26.1 Chapter Introduction

The previous chapter illustrated how to state and prove Haskell “laws” about already defined functions.

This chapter illustrates how to use similar reasoning methods to synthesize (i.e. derive or calculate) function definitions from their specifications.

The next chapter applies these program synthesis techniques to a larger set of examples on text processing.

26.2 Motivation

This chapter deals with program synthesis.

In the proof of a property, we take an existing program and then demonstrate that it satisfies some property.

In the synthesis of a program, we take a property called a specification and then synthesize a program that satisfies it [Bird 1988]. (Program synthesis is called program derivation in other contexts, such as in the Gries textbook [Gries 1981].)

Both proof and synthesis require essentially the same reasoning. Often a proof can be turned into a synthesis by simply reversing a few of the steps, and vice versa.

26.3 Fast Fibonacci Function

This section is based on Sections 5.4.5 and 5.5 of the [Bird 1988] and Section 4.5 of [Hoogerwoord 1989].

A (second-order) Fibonacci sequence is the sequence in which the first two elements are 0 and 1 and each successive element is the sum of the two immediately preceding elements:

    0, 1, 1, 2, 3, 5, 8, 13, ...

As we have seen in Chapter 9, we can take the above informal description and define a function to compute the nth element of the Fibonacci sequence. The definition is straightforward. Unfortunately, this algorithm is quite inefficient, O(fib n).

    fib :: Int -> Int
    fib 0          = 0
    fib 1          = 1 
    fib n | n >= 2 = fib (n-1) + fib (n-2)

In Chapter 9 we also developed a more efficient, but less straightforward, version by using two accumulating parameters. This definition seemed to be “pulled out of thin air”. Can we synthesize a definition that uses the more efficient algorithm from the simpler definition above?

Yes, but we use a slightly different approach than we did before.
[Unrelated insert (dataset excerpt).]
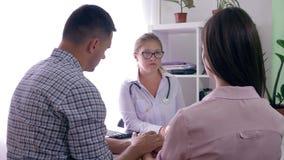 Doutor fêmea que diz más notícias sobre a saúde aos pares novos, homem que consola sua esposa triste no escritório médico vídeos de arquivo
We can improve the performance of the Fibonacci computation by using a technique called tupling [Hoogerwoord 1989] as we saw in Chapter 20.

The tupling technique can be applied to a set of functions with the same domain and the same recursive pattern. First, we define a new function whose value is a tuple, the components of which are the values of the original functions. Then, we proceed to calculate a recursive definition for the new function.

This technique is similar to the technique of adding accumulating parameters to define a new function.

Given the definition of fib above, we begin with the specification [Bird 1988]:

    twofib n = (fib n, fib (n+1))

and synthesize a recursive definition by using induction on the natural number n.

Base case n = 0:

    twofib 0

== { specification }

    (fib 0, fib (0+1))

== { arithmetic, fib.1, fib.2 }

    (0,1)

This gives us a definition for the base case.

Inductive case n = m+1:

Given that there is a definition for twofib m that satisfies the specification

    twofib m = (fib m, fib (m+1))

calculate a definition for twofib (m+1) that satisfies the specification.

    twofib (m+1)

== { specification }

    (fib (m+1), fib ((m+1)+1))

== { arithmetic, fib.3 }

    (fib (m+1), fib m + fib (m+1))

== { abstraction }

    (b,a+b)
    where (a,b) = (fib m, fib (m+1))

== { induction hypothesis }

    (b,a+b)
    where (a,b) = twofib m

This gives us a definition for the inductive case.

Bringing the cases together and rewriting twofib (m+1) to get a valid pattern, we synthesize the following definition:

    twofib :: Int -> (Int,Int) 
    twofib 0         = (0,1) 
    twofib n | n > 0 = (b,a+b) 
                       where (a,b) = twofib (n-1)

    fastfib :: Int -> Int 
    fastfib n = fst (twofib n)

Above fst is the standard prelude function to extract the first component of a pair (i.e. a 2-tuple).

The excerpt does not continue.